Shift Happens
A major shift has taken place on the Web. Web pages and Web search are no longer the center of online activity and attention. Instead, the new center of attention is messaging and streams. We have moved from the era of the Web to the era of the Stream. This changes everything.
Back in 2009, I wrote an article called “Welcome to the Stream – Next Phase of the Web” which discussed the early signs of this shift. Around the same time, Erick Schonfeld, at TechCrunch, also used the term in his article, “Jump Into the Stream.” Many others undoubtedly were thinking the same thing: The Stream would be the next evolution of the Web.
What we predicted has come to pass, and now we’re in this new landscape of the Stream, facing new challenges and opportunities that we’re only beginning to understand.
In this series of articles I’m going to explore some of the implications of this shift to the Stream, and where I think this trend is going. Along the way we’re going to dive deep into some major sea changes, emerging problems, and new solutions.
From Documents to Messages
The shift to the Stream is the latest step in a cycle that seems to repeat. Online attention appears to swing like a pendulum from documents to messages and back every few decades.
Before the advent of the Web, the pendulum was swinging towards messaging. The center of online attention was messaging via email, chat and threaded discussions. People spent most of their online time doing things with messages. Secondarily, they spent time in documents, for example doing word-processing.
Then the Web was born and the pendulum swung rapidly from messages to documents. All of a sudden Web pages – documents – became more important than messages. During this period the Web browser became more important than the email client.
But with the growth of social media, the pendulum is swinging back from documents to messaging again.
Today, the focus of our online attention is increasingly focused towards messages, not Web pages.

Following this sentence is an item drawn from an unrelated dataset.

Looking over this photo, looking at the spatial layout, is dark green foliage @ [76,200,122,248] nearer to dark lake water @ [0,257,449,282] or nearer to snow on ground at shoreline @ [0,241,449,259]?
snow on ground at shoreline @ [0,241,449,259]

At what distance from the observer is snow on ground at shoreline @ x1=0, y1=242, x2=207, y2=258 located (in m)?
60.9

We are getting more messages, and more types of messages, from more apps and relationships, than ever before.
We’re not only getting social messages, we’re getting notifications messages. And they are coming to us from more places – especially from social networks, content providers, and social apps of all kinds.
More importantly, messages are now our starting points for the Web — we are discovering things on the Web from messages. When we visit Web pages, it’s more often a result of us finding some link via a message that was sent to us, or shared with us. The messages are where we begin, they are primary, and Web pages are secondary.
From Search to Social
Another sign of the shift from the Web to the Stream is that consumers are spending more time in social sites like Facebook, Pinterest and Twitter than on search engines or content sites.
In December of 2011, Comscore reported that social networking ranked as the most popular content category in online engagement, accounting for 19% of all consumer time spent online.
These trends have led some such as VC, Fred Wilson, to ask, “how long until social drives more traffic than search?” Fred’s observation was that his own blog was getting more traffic from social media sites than from Google.
Ben Elowitz, the CEO of Wetpaint, followed up on this by pointing out that according to several sources of metrics, the shift to social supplanting search as the primary traffic driver on the Web was well underway.
According to Ben’s analysis, the top 50 sites were getting almost as much traffic from Facebook as from Google by December of 2011. Seven of these top 50 sites were already getting 12% more visits from Facebook than from Google, up from 5 of these top sites just a month earlier.
The shift from search to social is just one of many signs that the era of the Stream has arrived and we are now in a different landscape than before.
The Web has changed, the focus is now on messages, not documents. This leads to many new challenges and opportunities. It’s almost as if we are in a new Web, starting from scratch – it’s 1994 all over again.